A responsabilidade pelo desenvolvimento do projeto de rememoração/comemoração do centenário do escritor ficou a cargo, no ano de 2005, de três universidades gaúchas: Pontifícia Universidade Católica do Rio Grande do Sul (PUCRS), Universidade Estadual do Rio Grande do Sul (UERGS) e Universidade de Cruz Alta (UNICRUZ). Esta última ocupa lugar de destaque porque desenvolve o projeto que inaugura as comemorações do centenário do escritor – identificando-o como filho ilustre de Cruz Alta - e porque assume a administração do museu, no ano de 2004, após a morte de Mafalda Veríssimo, até então curadora do acervo do museu. Isso mostra que o discurso de rememoração/comemoração é da

ordem do privado, isto é, realiza-se a partir da casa e destaca as relações do sujeito- objeto a uma rede social sem compromisso com as normas ou com o ideológico. Nesse funcionamento, de acordo com DaMatta (1997), o domínio da rua constitui-se o lugar onde o sujeito é tomado pelas instituições, e é por elas determinado. Os objetos transitam da casa para a rua e representam, na ordem do simbólico, o objeto celebrado/comemorado e constituem-se pelas instituições sob a égide do sujeito jurídico.

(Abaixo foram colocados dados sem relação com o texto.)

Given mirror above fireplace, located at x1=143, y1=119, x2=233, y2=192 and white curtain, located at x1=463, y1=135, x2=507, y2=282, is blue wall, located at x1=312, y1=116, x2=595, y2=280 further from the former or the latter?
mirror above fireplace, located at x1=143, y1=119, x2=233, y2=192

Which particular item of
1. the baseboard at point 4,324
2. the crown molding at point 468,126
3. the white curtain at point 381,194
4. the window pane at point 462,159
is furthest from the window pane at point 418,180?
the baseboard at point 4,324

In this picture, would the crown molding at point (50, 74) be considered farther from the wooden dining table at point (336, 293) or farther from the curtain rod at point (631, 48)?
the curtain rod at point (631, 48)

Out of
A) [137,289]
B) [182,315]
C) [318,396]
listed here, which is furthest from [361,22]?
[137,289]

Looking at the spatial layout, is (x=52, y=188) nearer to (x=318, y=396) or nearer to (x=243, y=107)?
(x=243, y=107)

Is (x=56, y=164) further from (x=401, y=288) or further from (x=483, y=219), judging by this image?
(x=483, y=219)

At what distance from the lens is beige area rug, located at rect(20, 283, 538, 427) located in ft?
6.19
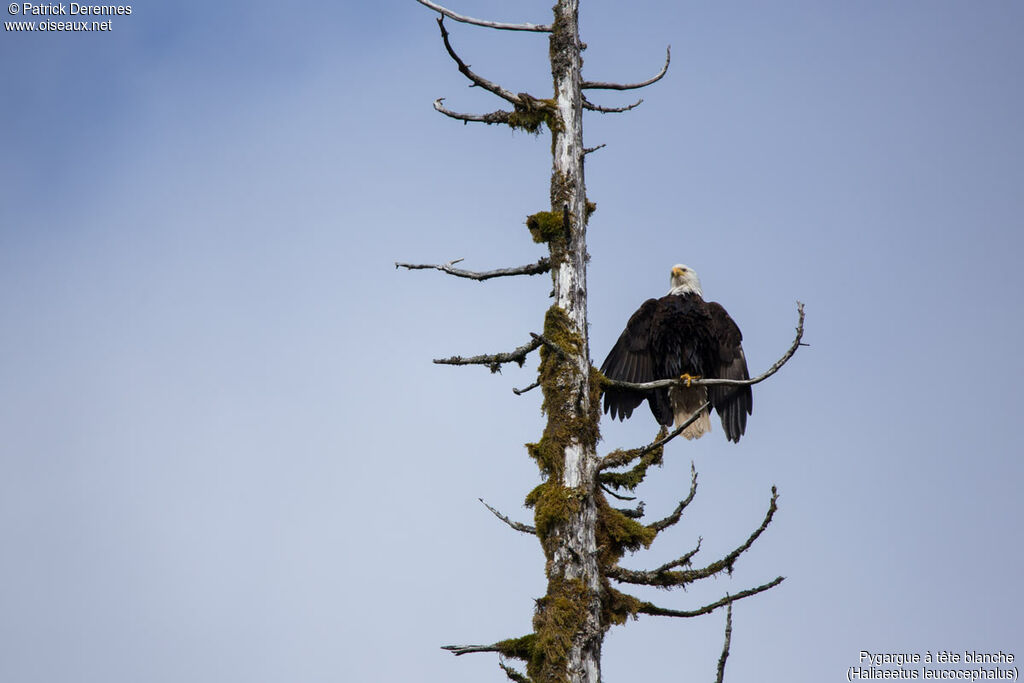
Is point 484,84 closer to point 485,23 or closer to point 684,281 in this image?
point 485,23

Érico Verissimo é o objeto tomado como referente nos discursos de rememoração/comemoração no ano do centenário. Esses discursos trazem para a atualidade o passado, rememorando fatos e acontecimentos que dizem respeito a ele pelo discurso de – discursos de rememoração. As comemorações constróem uma cena discursiva que atualiza saberes, fomenta discussões, possibilita que o mesmo dizer signifique diferentemente, pela ruptura com o mesmo. Podemos acrescentar, nesse primeiro conjunto de evidências, a quinta evidência: Cruz Alta é referência quando se trata de Érico Verissimo, apesar do pouco tempo que ele viveu na cidade. Isso acontece porque o discurso da cidade sustenta um discurso que desliza entre o privado e o público (a história de sua vida na cidade e sua trajetória como escritor), mostrando-o como um sujeito imaginário.

As visibilidades materiais constitutivas do “fazer-crer” nos encaminham para a constituição do sujeito idealizado, que pelos traços de identificação aproxima-se dos sujeitos do espaço urbano e dos sujeitos interpelados pela FD da rememoração/comemoração em relação aos espaços de memória que eles convocam e fazem funcionar.